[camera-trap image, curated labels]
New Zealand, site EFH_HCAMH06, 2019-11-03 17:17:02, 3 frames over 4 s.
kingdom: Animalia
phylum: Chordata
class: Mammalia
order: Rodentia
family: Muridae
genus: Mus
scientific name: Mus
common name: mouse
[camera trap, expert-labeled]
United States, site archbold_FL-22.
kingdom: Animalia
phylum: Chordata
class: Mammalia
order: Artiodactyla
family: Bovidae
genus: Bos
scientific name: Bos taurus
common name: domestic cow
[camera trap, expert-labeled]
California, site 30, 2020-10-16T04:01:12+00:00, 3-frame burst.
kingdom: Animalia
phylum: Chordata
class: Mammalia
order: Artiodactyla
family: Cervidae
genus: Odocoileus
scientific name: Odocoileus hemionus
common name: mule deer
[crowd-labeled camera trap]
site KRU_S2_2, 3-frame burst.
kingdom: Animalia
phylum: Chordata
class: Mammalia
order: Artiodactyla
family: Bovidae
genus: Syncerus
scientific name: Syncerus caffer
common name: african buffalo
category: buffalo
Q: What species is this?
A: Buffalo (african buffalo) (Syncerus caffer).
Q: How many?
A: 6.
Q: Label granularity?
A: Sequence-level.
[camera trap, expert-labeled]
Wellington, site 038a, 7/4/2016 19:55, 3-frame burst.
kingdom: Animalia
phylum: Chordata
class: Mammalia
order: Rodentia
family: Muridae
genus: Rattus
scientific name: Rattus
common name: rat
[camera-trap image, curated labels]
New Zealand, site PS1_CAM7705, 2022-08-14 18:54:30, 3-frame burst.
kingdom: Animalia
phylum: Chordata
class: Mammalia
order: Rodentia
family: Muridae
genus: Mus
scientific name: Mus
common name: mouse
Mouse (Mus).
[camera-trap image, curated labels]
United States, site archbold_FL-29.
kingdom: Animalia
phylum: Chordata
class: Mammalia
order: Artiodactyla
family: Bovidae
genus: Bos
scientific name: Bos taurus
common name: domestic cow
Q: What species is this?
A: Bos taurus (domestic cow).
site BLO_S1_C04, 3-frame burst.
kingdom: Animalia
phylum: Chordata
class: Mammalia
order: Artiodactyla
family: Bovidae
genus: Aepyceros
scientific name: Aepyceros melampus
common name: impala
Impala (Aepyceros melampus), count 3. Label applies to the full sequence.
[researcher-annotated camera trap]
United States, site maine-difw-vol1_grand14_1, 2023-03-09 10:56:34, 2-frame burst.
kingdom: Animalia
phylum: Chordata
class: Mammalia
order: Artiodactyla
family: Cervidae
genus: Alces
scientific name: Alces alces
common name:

■ ■ ■ ■

- **EXERCISE DETAILS**: In your reply, restate exactly the lines from the start of the records above through the line holding "[researcher-annotated camera trap]", including both, and nothing else.

- **RESPONSE TO THIS EXERCISE**:
[camera-trap image, curated labels]
New Zealand, site EFH_HCAMH06, 2019-11-03 17:17:02, 3 frames over 4 s.
kingdom: Animalia
phylum: Chordata
class: Mammalia
order: Rodentia
family: Muridae
genus: Mus
scientific name: Mus
common name: mouse
[camera trap, expert-labeled]
United States, site archbold_FL-22.
kingdom: Animalia
phylum: Chordata
class: Mammalia
order: Artiodactyla
family: Bovidae
genus: Bos
scientific name: Bos taurus
common name: domestic cow
[camera trap, expert-labeled]
California, site 30, 2020-10-16T04:01:12+00:00, 3-frame burst.
kingdom: Animalia
phylum: Chordata
class: Mammalia
order: Artiodactyla
family: Cervidae
genus: Odocoileus
scientific name: Odocoileus hemionus
common name: mule deer
[crowd-labeled camera trap]
site KRU_S2_2, 3-frame burst.
kingdom: Animalia
phylum: Chordata
class: Mammalia
order: Artiodactyla
family: Bovidae
genus: Syncerus
scientific name: Syncerus caffer
common name: african buffalo
category: buffalo
Q: What species is this?
A: Buffalo (african buffalo) (Syncerus caffer).
Q: How many?
A: 6.
Q: Label granularity?
A: Sequence-level.
[camera trap, expert-labeled]
Wellington, site 038a, 7/4/2016 19:55, 3-frame burst.
kingdom: Animalia
phylum: Chordata
class: Mammalia
order: Rodentia
family: Muridae
genus: Rattus
scientific name: Rattus
common name: rat
[camera-trap image, curated labels]
New Zealand, site PS1_CAM7705, 2022-08-14 18:54:30, 3-frame burst.
kingdom: Animalia
phylum: Chordata
class: Mammalia
order: Rodentia
family: Muridae
genus: Mus
scientific name: Mus
common name: mouse
Mouse (Mus).
[camera-trap image, curated labels]
United States, site archbold_FL-29.
kingdom: Animalia
phylum: Chordata
class: Mammalia
order: Artiodactyla
family: Bovidae
genus: Bos
scientific name: Bos taurus
common name: domestic cow
Q: What species is this?
A: Bos taurus (domestic cow).
site BLO_S1_C04, 3-frame burst.
kingdom: Animalia
phylum: Chordata
class: Mammalia
order: Artiodactyla
family: Bovidae
genus: Aepyceros
scientific name: Aepyceros melampus
common name: impala
Impala (Aepyceros melampus), count 3. Label applies to the full sequence.
[researcher-annotated camera trap]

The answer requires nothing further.